***** MATERIAL FOR THIS EXERCISE

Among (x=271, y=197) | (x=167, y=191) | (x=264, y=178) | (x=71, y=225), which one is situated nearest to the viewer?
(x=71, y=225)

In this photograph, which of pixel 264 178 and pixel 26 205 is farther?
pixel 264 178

**********
***** MATERIAL FOR THIS EXERCISE

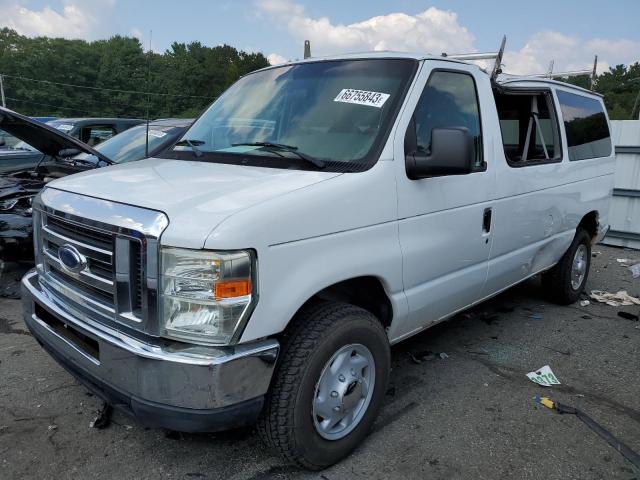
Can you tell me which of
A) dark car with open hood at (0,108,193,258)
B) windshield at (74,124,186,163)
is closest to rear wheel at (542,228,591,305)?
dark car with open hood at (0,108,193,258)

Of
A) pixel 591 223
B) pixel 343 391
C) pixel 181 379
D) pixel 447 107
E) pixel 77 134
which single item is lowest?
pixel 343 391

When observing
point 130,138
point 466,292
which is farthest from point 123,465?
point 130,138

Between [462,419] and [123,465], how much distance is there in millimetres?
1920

**********

__WHAT NEEDS TO BE DONE__:
How many lines in the data above contain the string "pixel"? Reply with the number alone.

__EXERCISE RESPONSE__:
8